Social media has wormed its way into every aspect of business, from marketing to sales service. Although an incredibly useful and cost-effective way to take your company to the next level, social media can be go downhill—fast. In addition to keeping an eye on the basics, like spelling, grammar and fact checking, employers run the risk of ruined brand reputations, wasted time, office conflicts, copyright infringement and cyber bullying. If not managed properly, social media can quickly become an HR consulting nightmare.
Social Media in the Workplace: Human Resources Friend or Foe?
Five things to be wary of in the workplace when social media and human resources collide.
Businesses put a lot of time, money and effort into keeping up their brand reputation. Add social media into the mix and things get even trickier. Not only do you have to worry about what customers are saying online, but you also have to keep a close eye on employees to make sure they’re not behaving inappropriately. It might be something as innocent as accidentally mixing up their personal and work accounts, but employees have also been known to use corporate social media accounts to vent their anger towards the company. Beware.
The fix: Obviously, you'll need to choose the most trustworthy person possible to manage your company's social media accounts. But on top of that, maintaining consistent company usernames across all social networks makes it easier to monitor what's being posted. A quick Google search will return all social media posts, as well as everything—both positive and negative—that other users are saying about your company.
It’s one thing for an employee to check their personal Facebook page every now and then, but it’s another for them to spend the whole day tweeting about themselves when they’re supposed to be promoting the company. You know what they say: Time is Money.
The fix: Employees may not realize just how much time they're wasting on Facebook, Reddit, personal emails or random Googling. We all know how one Facebook post turns into another Facebook post, then a Facebook message, then looking up an old friend, then Googling said friend to find out what they're up to...and suddenly an hour has passed.
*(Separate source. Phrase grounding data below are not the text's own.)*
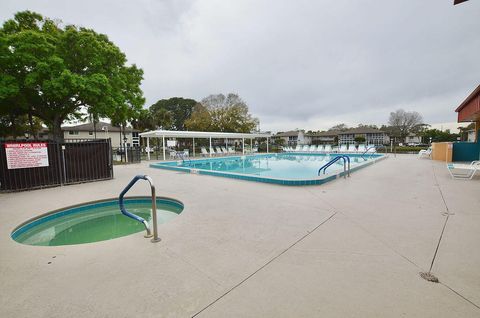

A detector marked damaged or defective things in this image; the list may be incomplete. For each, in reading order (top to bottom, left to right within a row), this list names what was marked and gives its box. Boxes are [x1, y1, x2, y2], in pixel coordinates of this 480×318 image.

crack in concrete [191, 210, 338, 316]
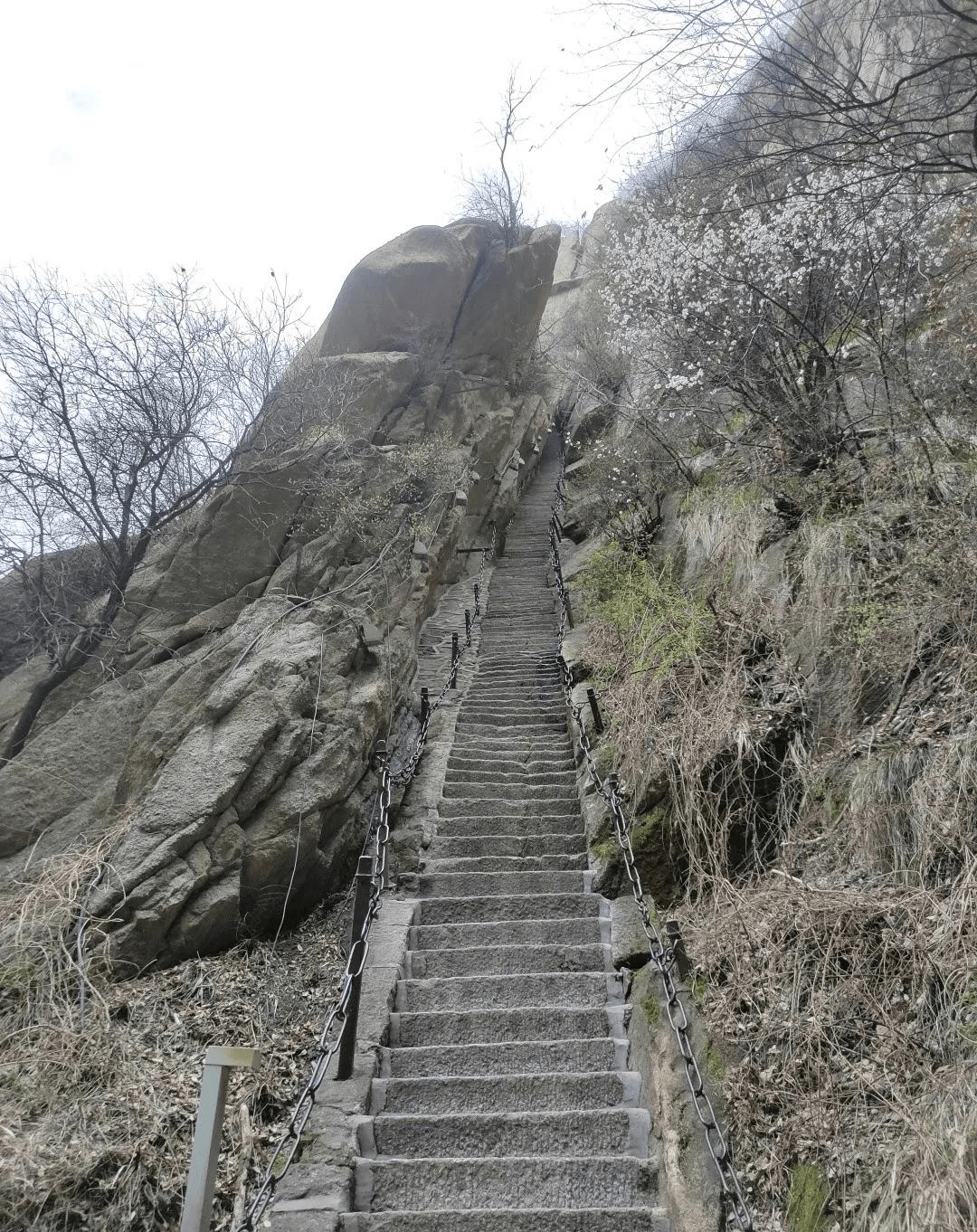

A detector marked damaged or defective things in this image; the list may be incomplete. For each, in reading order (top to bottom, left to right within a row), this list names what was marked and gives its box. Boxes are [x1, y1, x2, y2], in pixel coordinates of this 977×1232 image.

rusty metal post [586, 689, 601, 734]
rusty metal post [339, 857, 376, 1079]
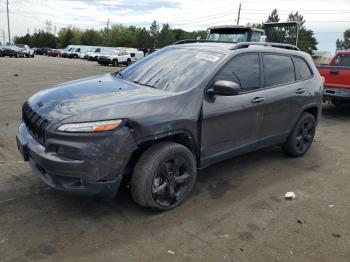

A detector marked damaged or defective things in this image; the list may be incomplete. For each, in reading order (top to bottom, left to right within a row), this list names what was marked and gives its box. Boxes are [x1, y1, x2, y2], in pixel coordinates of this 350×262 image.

dented hood [28, 73, 173, 123]
damaged front bumper [16, 123, 137, 196]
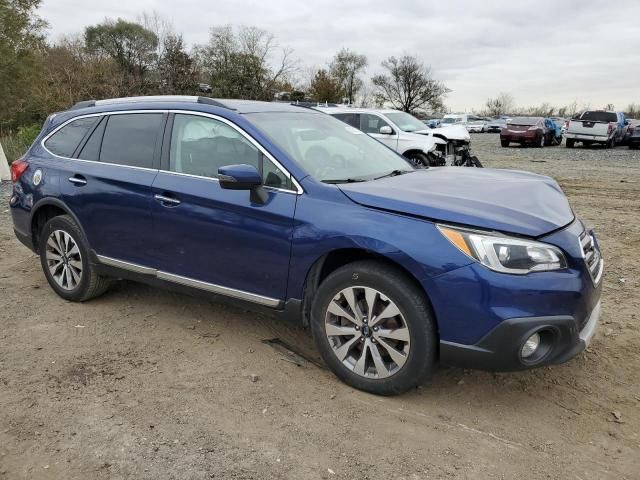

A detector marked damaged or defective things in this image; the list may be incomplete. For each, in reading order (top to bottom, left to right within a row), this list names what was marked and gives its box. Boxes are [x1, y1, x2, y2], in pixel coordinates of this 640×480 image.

damaged white car [318, 106, 482, 168]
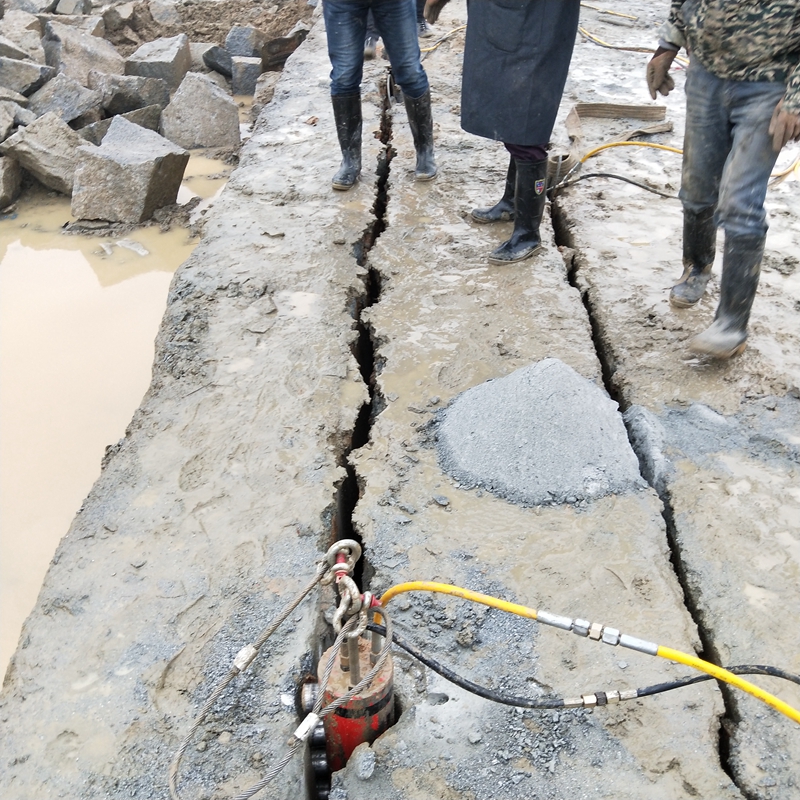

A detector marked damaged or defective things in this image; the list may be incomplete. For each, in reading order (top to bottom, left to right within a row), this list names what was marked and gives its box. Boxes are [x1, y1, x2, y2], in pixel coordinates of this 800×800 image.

cracked concrete edge [0, 17, 384, 800]
cracked concrete edge [338, 3, 744, 796]
crack in concrete [552, 197, 744, 792]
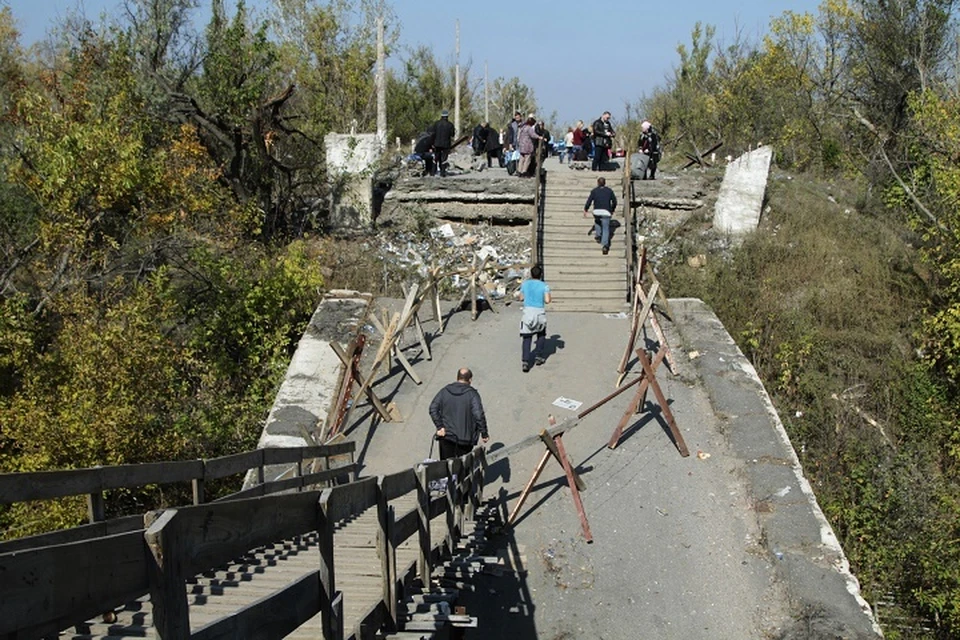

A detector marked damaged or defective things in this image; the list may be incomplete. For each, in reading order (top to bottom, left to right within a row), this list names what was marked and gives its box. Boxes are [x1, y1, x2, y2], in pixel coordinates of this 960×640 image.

broken concrete slab [712, 145, 772, 235]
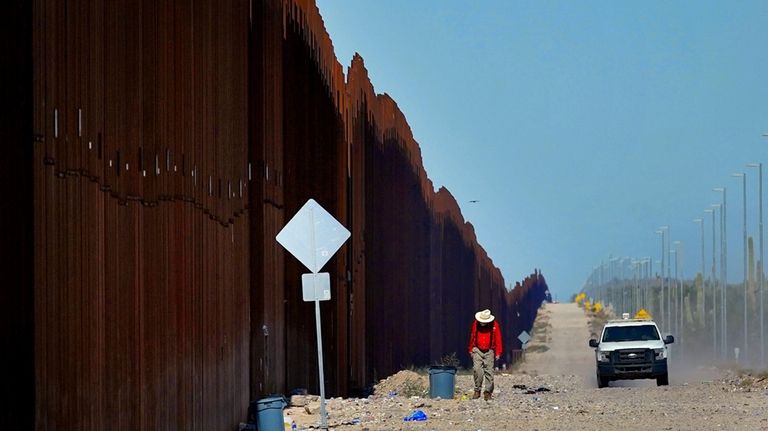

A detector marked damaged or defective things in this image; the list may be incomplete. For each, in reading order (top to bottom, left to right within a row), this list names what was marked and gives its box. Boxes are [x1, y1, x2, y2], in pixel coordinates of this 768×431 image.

rusted steel fence [13, 0, 552, 428]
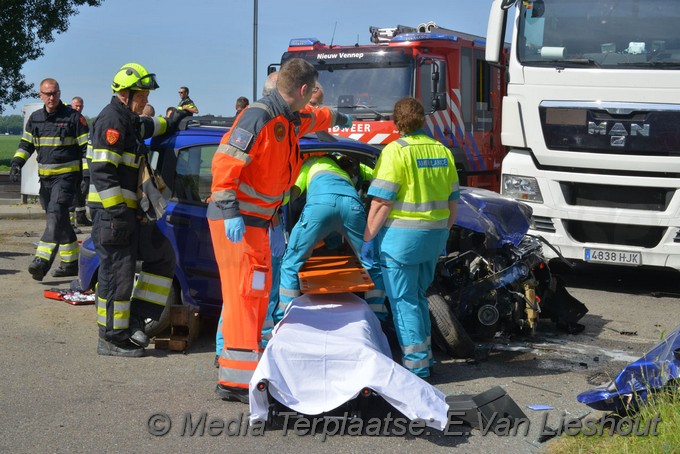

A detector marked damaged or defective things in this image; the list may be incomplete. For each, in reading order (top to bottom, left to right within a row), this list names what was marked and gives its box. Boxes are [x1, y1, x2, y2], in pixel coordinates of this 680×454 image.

broken windshield [516, 0, 680, 68]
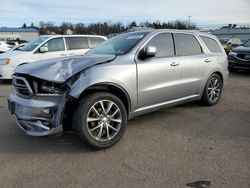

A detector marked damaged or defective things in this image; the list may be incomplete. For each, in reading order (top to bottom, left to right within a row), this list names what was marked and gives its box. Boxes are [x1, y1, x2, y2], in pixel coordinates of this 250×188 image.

crumpled hood [15, 54, 116, 83]
damaged front bumper [8, 92, 65, 136]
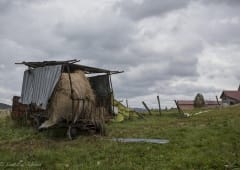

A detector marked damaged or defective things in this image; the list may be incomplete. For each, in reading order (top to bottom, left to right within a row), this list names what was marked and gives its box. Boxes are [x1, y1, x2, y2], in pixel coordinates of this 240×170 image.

damaged wooden shed [11, 59, 123, 139]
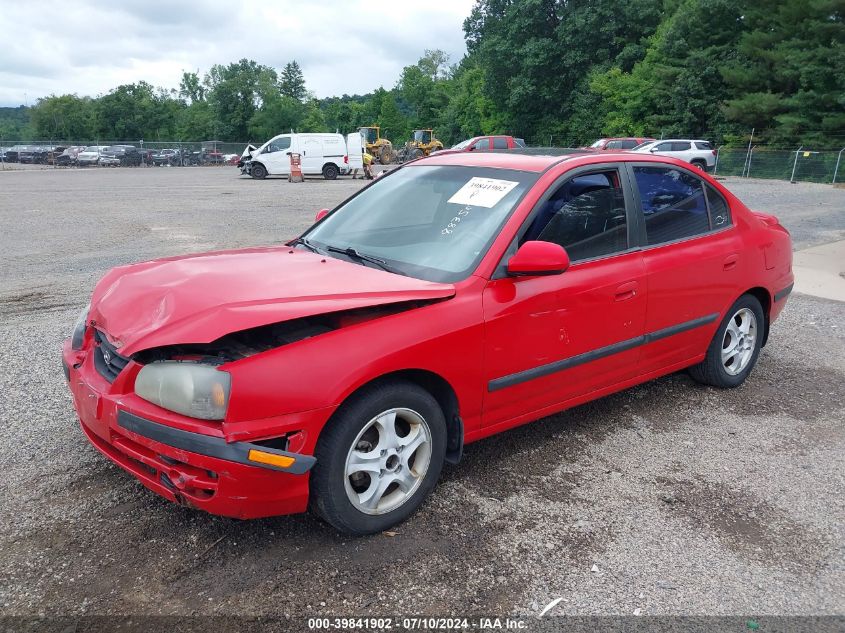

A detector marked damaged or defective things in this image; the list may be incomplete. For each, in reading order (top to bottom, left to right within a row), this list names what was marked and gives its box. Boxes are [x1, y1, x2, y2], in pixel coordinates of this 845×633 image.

broken front bumper [61, 340, 320, 520]
crumpled hood [92, 246, 454, 356]
damaged red car [64, 152, 792, 532]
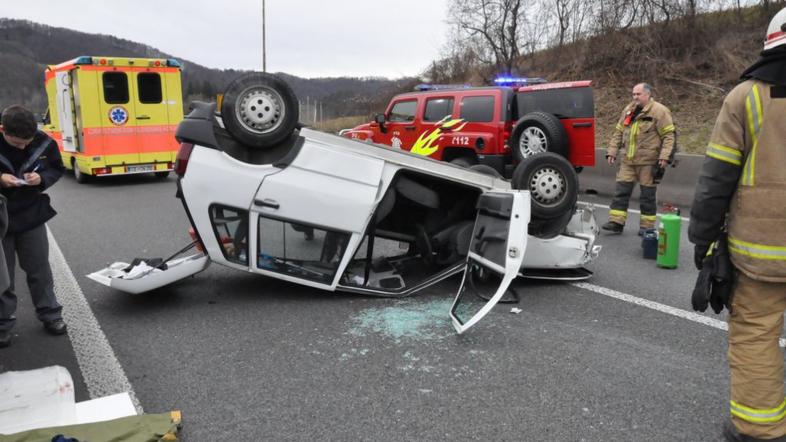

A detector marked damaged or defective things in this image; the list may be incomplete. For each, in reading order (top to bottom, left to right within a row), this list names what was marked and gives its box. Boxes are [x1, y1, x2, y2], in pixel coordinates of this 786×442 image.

exposed car wheel [219, 72, 298, 148]
exposed car wheel [512, 111, 568, 161]
exposed car wheel [72, 160, 88, 184]
overturned white car [87, 74, 600, 334]
exposed car wheel [512, 152, 580, 221]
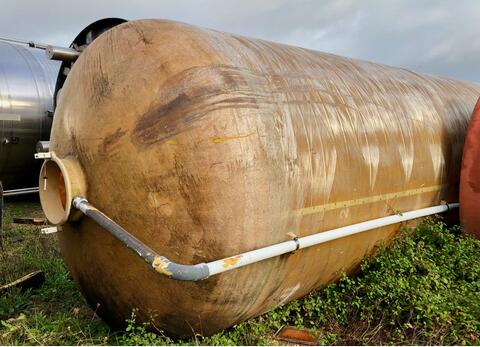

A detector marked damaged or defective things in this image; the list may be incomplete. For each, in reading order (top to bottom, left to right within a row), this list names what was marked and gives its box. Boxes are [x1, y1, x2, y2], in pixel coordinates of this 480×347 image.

The solution? Time tracking. Whether you ask your employees to do it officially in an office-wide system or unofficially on a notepad, seeing exactly where their hours are going will open their eyes and help them make better use of their time.
Social Media Background Checks
Although it’s tempting to check out potential employees on Twitter and Facebook before hiring them, it’s not always the best idea. All that research will take the focus off job-related skills and potentially open the door to personal judgements. Also remember that private lives are very different from public lives—just because an employee had a few beers at a concert on Saturday night doesn’t mean they’re going to show up to work hungover every day.
The fix: Just don't do it. Don't search for them on Facebook and don't Google them. Every employee deserves a fair chance at the interview and internet-stalking them will only overload you with unrelated information.
It can be tough to come up with enough fresh, daily content to fill all of your company’s social networking needs. So, employees may try to cut corners by pilfering articles and photos from related websites. That kind of behaviour is not only unethical and lazy, but it can also result in serious legal issues, hefty fines, or worse.
The fix: Help your social media managers find original content. Show them how to use the Google Keyword Tool to find what customers are searching for, set up Google Alerts to automatically monitor the web for interesting content and follow industry conversations on Facebook, Twitter, LinkedIn and blog networks to get a good sense of what people are talking about. Still stuck? Post something fun from the office: photos from staff parties (tasteful ones, that is), funny anecdotes from the office, or fun tidbits about staff members.
Some misguided employees may use social media as an outlet to vent their frustrations with other staff members. This is classic cyber bullying, and it must be monitored 24/7. One negative post can result in heaps of unwanted negative tension within the workplace.
The fix: Create awareness and establish a policy. Just like traditional bullying, cyber bullying is about power and control in workplace relationships, so make it clear to employees exactly what it is and what to do if it happens to them. Make it very obvious that there are harsh consequences for engaging in this type of behavior, and if you like you can even establish an official policy on internet/technology usage.